**ページ抜粋**
--------------------------------------------------

イスラエル ハマス 学校長 飛耳長目 Oct 15, 2025
連載コラム|菅原出飛耳長目

こんにちは。オンラインアカデミーOASIS学校長の菅原出です。

目次

ガザ戦争が終結に向けて重要な一歩を踏み出したようです。なんとハマスが人質全員を解放しました。「モメンタム」という勢いや推進力を指す言葉がありますが、トランプ大統領が9月29日に停戦案を発表して以降のガザ和平の動きは、まさに「モメンタム」という表現が相応しい「勢い」を持って中東情勢を動かし始めています。

1.驚異的なスピードで進んだ交渉

10月3日、トランプ提案についてハマスは「条件次第で同意」すると発表、人質全員の解放要求に応じる姿勢を示しました。これを受けてイスラエルは4日、ガザ市での地上作戦を一時停止し、ハマスとの間接交渉のために代表団をエジプトに派遣する方針を明らかにしました。

--------------------------------------------------

**提示資料**
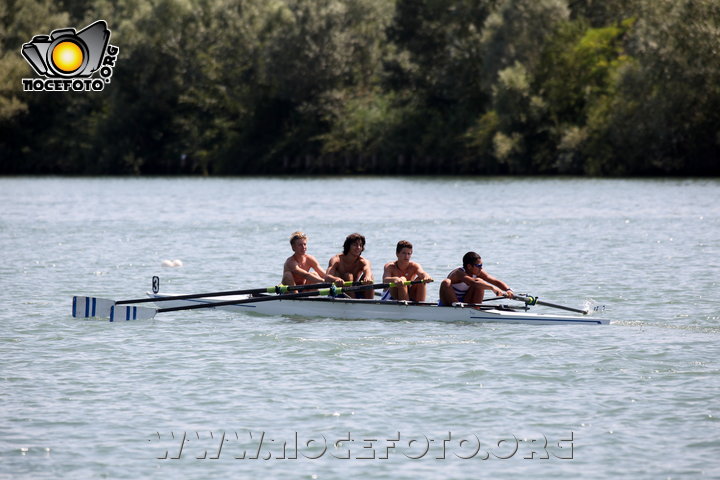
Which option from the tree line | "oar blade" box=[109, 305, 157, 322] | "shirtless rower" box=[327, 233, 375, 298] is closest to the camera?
"oar blade" box=[109, 305, 157, 322]

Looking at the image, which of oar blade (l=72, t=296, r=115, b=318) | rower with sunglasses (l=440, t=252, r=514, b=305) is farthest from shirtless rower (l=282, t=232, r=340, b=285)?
oar blade (l=72, t=296, r=115, b=318)

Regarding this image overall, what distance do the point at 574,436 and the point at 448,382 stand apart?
2.66 meters

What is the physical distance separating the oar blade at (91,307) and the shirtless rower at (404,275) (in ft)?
14.8

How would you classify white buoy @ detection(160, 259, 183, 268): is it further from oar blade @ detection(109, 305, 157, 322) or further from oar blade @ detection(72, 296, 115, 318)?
oar blade @ detection(109, 305, 157, 322)

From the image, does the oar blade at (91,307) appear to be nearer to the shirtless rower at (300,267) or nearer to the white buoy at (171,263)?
the shirtless rower at (300,267)

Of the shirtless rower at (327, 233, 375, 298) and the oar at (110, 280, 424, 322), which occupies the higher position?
the shirtless rower at (327, 233, 375, 298)

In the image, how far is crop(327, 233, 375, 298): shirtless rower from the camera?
18.5 metres

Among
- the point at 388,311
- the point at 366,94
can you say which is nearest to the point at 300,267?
the point at 388,311

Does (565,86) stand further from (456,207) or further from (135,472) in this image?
(135,472)

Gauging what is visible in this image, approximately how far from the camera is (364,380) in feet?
46.1

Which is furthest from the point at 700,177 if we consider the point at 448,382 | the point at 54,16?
the point at 448,382

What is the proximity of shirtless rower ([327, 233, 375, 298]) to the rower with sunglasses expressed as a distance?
4.41 feet

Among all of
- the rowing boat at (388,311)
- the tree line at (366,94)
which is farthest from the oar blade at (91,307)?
the tree line at (366,94)

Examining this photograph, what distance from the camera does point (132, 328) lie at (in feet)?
60.7
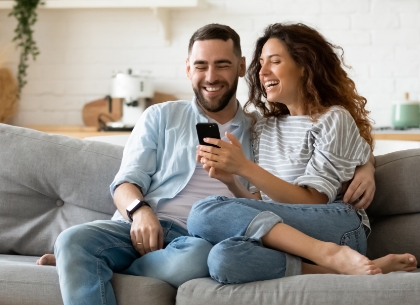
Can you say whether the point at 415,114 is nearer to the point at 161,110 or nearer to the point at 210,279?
the point at 161,110

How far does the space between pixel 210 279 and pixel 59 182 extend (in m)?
0.83

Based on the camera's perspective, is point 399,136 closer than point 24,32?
Yes

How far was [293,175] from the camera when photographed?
2.09m

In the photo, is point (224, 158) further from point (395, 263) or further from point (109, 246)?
point (395, 263)

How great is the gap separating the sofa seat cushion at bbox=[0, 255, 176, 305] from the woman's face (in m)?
0.78

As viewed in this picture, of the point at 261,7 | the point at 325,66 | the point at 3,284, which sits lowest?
the point at 3,284

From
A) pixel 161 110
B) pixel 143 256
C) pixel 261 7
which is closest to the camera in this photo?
pixel 143 256

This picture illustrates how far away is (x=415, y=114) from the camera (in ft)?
12.3

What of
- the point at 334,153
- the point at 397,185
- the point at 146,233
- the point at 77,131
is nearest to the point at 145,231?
the point at 146,233

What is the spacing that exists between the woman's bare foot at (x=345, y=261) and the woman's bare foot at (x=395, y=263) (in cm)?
8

--------------------------------------------------

**作業目標 1**
ページ抜粋のうち、「ガザ戦争が終結に向けて重要な」で始まり「東情勢を動かし始めています。」に至るまでの範囲を一字一句変えずに引用してください。
**作業目標 2**
次の(a)〜(c)がページ抜粋の記述と一致するかを「はい」または「いいえ」で判定し、それぞれ判断の決め手となる本文の語句をそのまま引用してください。(a) ハマスは10月3日、トランプ提案に「条件次第で同意」すると発表した。(b) トランプ大統領が停戦案を発表したのは10月4日である。(c) イスラエルは間接交渉のため、代表団をカタールに派遣する方針を示した。
提示資料はページ抜粋とは無関係の独立した資料です。

**想定解答 1**
ガザ戦争が終結に向けて重要な一歩を踏み出したようです。なんとハマスが人質全員を解放しました。「モメンタム」という勢いや推進力を指す言葉がありますが、トランプ大統領が9月29日に停戦案を発表して以降のガザ和平の動きは、まさに「モメンタム」という表現が相応しい「勢い」を持って中東情勢を動かし始めています。

**想定解答 2**
(a) はい。「10月3日、トランプ提案についてハマスは「条件次第で同意」すると発表」
(b) いいえ。「トランプ大統領が9月29日に停戦案を発表して」
(c) いいえ。「代表団をエジプトに派遣する方針を明らかにしました」